Clindor, Isabelle
Clindor
Jugez plutôt par là l’humeur du personnage :
Ce page n’est chez lui que pour ce badinage,
Et venir d’heure en heure avertir Sa Grandeur
D’un courrier, d’un agent, ou d’un ambassadeur.
Isabelle
Ce message me plaît bien plus qu’il ne lui semble ;
Il me défait d’un fou pour nous laisser ensemble.
Clindor
Ce discours favorable enhardira mes feux
À bien user du temps si propice à mes vœux.
Isabelle
Que m’allez-vous conter ?
Clindor
Que j’adore Isabelle,
Que je n’ai plus de cœur ni d’âme que pour elle ;
Que ma vie…
Isabelle
Épargnez ces propos superflus ;
Je les sais, je les crois : que voulez-vous de plus ?
Je néglige à vos yeux l’offre d’un diadème ;
Je dédaigne un rival : en un mot, je vous aime.
C’est aux commencements des faibles passions
À s’amuser encore aux protestations :
Il suffit de nous voir au point où sont les nôtres ;
Un coup d’œil vaut pour vous tous les discours des autres.
Clindor
Dieux ! qui l’eût jamais cru que mon sort rigoureux
Se rendît si facile à mon cœur amoureux !

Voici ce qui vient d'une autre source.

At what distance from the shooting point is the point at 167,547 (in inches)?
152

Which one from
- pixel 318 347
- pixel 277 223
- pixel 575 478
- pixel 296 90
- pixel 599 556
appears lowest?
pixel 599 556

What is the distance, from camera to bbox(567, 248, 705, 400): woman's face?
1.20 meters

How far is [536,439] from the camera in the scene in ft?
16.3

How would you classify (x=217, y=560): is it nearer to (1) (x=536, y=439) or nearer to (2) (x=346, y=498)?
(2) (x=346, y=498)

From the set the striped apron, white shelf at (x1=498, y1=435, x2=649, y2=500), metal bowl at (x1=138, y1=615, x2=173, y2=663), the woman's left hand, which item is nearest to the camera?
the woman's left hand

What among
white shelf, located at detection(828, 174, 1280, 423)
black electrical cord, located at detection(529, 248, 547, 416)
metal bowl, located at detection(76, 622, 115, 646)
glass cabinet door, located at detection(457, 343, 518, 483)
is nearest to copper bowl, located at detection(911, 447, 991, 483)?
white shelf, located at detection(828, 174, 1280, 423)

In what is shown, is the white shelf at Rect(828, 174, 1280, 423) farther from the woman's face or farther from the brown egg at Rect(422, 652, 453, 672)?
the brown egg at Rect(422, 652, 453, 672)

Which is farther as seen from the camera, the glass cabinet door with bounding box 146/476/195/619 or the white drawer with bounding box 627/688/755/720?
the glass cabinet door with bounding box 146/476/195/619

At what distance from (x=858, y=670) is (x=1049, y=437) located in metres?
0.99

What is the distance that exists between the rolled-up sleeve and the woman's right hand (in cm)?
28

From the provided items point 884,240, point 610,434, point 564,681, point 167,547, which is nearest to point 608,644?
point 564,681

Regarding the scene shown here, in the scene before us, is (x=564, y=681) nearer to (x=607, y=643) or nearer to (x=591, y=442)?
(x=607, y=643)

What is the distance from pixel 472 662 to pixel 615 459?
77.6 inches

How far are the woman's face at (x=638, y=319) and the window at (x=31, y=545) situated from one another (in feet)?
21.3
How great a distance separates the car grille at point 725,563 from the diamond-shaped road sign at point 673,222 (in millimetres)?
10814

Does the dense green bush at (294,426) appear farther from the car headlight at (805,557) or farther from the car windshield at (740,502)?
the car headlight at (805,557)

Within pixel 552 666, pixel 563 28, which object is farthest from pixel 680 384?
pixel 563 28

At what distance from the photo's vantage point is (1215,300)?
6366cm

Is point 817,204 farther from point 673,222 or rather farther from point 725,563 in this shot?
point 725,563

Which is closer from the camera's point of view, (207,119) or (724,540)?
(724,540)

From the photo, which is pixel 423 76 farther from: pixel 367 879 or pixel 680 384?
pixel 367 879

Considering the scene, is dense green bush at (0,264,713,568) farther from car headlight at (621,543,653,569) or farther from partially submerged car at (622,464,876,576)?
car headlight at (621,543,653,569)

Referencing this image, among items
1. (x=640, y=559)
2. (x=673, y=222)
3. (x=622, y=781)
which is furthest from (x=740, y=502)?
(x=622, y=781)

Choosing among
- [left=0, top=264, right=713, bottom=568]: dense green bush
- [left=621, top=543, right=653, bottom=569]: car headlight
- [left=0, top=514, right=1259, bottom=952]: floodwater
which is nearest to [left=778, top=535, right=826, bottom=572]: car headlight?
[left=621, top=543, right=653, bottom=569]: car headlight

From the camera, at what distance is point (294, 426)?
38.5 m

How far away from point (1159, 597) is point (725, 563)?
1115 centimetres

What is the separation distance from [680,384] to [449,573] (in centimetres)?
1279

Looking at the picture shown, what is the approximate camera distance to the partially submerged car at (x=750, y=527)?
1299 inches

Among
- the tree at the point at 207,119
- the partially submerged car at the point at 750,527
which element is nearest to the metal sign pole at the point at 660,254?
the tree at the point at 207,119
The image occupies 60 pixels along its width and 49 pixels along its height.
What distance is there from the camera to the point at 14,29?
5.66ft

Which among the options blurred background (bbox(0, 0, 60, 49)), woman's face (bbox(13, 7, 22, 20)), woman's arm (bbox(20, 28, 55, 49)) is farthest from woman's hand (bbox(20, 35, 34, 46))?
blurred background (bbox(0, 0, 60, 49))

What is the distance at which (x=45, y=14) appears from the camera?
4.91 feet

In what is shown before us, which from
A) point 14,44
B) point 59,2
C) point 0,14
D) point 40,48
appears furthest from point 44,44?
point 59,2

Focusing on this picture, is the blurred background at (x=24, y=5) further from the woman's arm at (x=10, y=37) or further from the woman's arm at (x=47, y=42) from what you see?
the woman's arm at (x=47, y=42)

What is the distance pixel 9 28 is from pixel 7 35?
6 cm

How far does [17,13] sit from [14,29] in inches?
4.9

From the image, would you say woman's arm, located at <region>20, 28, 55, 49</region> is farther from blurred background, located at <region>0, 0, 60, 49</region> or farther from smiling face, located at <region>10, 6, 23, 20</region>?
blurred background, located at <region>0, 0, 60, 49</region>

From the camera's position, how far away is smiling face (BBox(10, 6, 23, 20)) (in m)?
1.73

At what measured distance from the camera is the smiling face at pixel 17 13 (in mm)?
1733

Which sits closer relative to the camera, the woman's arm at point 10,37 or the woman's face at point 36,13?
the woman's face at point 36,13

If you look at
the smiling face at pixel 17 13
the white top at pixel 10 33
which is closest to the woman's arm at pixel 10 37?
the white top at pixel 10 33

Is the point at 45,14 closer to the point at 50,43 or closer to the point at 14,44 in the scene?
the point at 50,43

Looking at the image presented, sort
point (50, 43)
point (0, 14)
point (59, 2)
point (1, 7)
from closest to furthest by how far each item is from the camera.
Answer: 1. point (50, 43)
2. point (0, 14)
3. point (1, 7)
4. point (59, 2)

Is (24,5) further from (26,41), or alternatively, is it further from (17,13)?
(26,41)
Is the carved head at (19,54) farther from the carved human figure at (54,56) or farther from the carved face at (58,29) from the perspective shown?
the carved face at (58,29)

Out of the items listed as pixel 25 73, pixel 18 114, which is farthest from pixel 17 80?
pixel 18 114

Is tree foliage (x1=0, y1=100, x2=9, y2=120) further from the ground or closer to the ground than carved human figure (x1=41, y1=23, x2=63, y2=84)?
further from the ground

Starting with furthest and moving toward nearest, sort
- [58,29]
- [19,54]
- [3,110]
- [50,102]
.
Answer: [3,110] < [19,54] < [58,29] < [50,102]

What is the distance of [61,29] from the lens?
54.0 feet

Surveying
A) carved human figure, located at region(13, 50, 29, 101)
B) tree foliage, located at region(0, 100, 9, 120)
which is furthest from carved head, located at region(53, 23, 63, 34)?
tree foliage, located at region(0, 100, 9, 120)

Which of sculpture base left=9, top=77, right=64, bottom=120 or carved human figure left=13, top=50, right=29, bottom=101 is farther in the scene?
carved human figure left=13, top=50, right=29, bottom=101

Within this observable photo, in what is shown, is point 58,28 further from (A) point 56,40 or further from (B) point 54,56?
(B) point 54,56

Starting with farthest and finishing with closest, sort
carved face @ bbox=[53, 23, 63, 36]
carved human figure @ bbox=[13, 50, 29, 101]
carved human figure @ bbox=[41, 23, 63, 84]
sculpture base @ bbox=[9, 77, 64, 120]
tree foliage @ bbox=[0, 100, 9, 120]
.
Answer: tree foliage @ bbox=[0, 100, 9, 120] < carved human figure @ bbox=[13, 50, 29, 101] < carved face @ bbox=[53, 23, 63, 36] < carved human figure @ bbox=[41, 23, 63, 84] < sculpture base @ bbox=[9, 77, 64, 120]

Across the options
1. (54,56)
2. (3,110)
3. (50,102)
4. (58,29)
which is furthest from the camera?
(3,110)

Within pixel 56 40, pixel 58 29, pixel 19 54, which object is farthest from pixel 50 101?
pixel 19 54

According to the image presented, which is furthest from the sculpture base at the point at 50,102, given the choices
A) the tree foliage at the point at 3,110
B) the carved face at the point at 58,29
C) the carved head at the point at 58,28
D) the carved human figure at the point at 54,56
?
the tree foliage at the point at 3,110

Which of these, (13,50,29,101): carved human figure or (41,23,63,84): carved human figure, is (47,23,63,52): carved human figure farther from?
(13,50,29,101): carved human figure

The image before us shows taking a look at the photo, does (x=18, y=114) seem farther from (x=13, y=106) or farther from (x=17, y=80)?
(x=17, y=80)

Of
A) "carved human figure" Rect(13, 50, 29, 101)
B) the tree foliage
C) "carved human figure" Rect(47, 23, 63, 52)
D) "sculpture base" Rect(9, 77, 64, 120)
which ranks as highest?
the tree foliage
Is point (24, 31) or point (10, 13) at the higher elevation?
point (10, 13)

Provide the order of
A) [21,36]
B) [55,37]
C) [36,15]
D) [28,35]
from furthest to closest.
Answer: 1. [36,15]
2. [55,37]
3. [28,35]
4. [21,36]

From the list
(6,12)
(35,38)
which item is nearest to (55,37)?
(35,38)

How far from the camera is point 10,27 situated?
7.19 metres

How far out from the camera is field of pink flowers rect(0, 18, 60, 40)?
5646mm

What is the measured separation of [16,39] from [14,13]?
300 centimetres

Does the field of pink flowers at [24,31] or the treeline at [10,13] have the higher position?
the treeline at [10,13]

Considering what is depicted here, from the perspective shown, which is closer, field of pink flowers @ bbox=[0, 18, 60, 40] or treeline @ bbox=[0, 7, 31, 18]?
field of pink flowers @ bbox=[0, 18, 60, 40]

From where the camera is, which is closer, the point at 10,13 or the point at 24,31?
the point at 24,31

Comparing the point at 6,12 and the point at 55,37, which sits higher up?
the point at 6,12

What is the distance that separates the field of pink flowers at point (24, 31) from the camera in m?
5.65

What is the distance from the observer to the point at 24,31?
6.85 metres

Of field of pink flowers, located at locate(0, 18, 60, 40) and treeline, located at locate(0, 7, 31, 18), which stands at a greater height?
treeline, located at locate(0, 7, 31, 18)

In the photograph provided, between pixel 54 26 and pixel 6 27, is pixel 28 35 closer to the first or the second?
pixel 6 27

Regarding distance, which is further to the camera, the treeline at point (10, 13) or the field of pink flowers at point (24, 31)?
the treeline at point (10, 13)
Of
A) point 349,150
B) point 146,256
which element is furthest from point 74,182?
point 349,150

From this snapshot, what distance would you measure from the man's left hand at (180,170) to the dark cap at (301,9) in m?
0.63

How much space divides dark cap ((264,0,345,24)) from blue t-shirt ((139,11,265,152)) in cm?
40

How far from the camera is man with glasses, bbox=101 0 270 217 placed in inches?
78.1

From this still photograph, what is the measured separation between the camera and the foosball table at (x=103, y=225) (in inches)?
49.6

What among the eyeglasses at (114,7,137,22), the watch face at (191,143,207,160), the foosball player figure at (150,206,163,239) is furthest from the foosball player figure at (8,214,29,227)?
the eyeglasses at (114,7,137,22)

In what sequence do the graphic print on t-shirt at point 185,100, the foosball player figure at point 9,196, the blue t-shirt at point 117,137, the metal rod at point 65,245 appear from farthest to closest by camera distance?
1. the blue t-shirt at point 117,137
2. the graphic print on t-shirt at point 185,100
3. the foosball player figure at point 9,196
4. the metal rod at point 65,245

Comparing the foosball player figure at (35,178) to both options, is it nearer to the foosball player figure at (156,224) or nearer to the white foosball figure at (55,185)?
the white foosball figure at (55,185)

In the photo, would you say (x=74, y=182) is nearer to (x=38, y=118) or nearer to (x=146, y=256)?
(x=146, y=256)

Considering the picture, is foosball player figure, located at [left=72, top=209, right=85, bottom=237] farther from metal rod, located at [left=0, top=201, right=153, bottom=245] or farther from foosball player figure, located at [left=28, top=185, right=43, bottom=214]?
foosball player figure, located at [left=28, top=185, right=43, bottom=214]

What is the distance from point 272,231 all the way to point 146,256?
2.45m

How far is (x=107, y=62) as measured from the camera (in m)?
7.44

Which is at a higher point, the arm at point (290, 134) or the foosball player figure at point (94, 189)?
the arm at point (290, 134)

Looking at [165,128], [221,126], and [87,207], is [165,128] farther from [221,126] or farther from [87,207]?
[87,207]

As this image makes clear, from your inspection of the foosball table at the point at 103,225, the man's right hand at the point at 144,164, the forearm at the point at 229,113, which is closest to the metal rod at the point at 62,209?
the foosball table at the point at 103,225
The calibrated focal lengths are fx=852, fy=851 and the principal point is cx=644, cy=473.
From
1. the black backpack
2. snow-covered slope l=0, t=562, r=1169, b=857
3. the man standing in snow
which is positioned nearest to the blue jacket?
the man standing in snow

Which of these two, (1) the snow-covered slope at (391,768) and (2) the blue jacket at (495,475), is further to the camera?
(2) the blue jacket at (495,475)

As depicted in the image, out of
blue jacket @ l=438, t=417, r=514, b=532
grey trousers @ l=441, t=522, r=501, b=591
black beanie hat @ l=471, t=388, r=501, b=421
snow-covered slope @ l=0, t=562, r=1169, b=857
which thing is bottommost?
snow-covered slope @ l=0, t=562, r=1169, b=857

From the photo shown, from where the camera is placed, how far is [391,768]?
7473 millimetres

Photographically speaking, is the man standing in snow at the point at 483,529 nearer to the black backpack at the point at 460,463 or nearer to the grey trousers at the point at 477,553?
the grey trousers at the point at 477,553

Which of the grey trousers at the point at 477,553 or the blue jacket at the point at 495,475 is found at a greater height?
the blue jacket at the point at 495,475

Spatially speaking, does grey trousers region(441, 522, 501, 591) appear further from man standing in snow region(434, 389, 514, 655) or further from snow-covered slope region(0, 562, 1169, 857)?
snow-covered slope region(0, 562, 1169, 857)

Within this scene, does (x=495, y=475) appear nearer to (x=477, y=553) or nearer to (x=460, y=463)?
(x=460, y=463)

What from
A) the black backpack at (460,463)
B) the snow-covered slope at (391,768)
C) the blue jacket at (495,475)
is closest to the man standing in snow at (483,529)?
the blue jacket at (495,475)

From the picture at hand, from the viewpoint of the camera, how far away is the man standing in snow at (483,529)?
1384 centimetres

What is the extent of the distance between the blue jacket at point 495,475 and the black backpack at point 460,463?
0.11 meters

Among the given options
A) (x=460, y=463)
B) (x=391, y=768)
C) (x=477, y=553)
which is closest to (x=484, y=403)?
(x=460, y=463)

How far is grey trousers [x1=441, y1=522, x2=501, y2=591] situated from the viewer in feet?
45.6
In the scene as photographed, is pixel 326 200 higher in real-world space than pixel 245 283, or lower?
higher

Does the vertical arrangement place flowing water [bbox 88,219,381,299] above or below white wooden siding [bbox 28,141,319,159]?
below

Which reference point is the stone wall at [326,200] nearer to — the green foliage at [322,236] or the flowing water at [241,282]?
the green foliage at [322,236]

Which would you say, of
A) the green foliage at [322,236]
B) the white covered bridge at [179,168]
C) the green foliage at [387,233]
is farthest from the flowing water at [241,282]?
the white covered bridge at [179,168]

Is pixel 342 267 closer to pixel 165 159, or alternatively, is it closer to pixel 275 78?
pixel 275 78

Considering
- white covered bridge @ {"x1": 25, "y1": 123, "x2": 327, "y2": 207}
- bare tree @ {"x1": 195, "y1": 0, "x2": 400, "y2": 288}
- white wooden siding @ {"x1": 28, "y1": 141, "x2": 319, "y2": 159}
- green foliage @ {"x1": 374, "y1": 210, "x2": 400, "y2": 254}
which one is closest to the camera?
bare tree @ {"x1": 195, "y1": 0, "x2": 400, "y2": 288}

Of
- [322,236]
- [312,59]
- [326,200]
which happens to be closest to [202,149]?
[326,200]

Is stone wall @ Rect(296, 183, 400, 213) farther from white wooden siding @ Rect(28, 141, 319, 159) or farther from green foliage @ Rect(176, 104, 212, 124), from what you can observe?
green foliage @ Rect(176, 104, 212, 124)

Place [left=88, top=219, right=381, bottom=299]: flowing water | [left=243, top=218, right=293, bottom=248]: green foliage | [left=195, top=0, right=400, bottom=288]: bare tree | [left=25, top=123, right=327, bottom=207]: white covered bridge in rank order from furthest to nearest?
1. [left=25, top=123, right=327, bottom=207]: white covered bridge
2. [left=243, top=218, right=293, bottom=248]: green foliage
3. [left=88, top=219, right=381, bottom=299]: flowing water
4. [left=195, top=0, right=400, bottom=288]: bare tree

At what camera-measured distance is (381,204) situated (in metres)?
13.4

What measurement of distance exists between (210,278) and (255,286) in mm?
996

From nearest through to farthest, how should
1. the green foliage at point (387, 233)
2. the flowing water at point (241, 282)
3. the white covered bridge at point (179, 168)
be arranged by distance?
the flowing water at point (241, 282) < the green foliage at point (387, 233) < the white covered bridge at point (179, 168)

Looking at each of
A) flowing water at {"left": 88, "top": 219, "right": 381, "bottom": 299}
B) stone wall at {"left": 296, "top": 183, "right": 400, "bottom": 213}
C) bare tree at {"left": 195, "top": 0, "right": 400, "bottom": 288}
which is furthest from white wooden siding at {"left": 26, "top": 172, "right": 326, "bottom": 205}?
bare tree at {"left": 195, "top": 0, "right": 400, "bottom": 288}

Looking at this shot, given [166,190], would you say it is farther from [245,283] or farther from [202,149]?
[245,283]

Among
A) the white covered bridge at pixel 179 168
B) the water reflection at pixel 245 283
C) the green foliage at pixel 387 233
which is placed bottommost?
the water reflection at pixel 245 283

Banni de mon pays par la rigueur d’un père,
Sans support, sans amis, accablé de misère,
Et réduit à flatter le caprice arrogant
Et les vaines humeurs d’un maître extravagant,
Ce pitoyable état de ma triste fortune
N’a rien qui vous déplaise ou qui vous importune ;
Et d’un rival puissant les biens et la grandeur
Obtiennent moins sur vous que sur sincère ardeur.
Isabelle
C’est comme il faut choisir. Un amour véritable
S’attache seulement à ce qu’il voit aimable.
Qui regarde les biens ou la condition
N’a qu’un amour avare, ou plein d’ambition,
Et souille lâchement par ce mélange infâme
Les plus nobles désirs qu’enfante une belle âme.
Je sais bien que mon père a d’autres sentiments,
Et mettra de l’obstacle à nos contentements :
Mais l’amour sur mon cœur a pris trop de puissance
Pour écouter encor les lois de la naissance.
Mon père peut beaucoup, mais bien moins que ma foi.
Il a choisi pour lui, je veux choisir pour moi.
Clindor
Confus de voir donner à mon peu de mérite…
Isabelle
Voici mon importun, souffrez que je l’évite.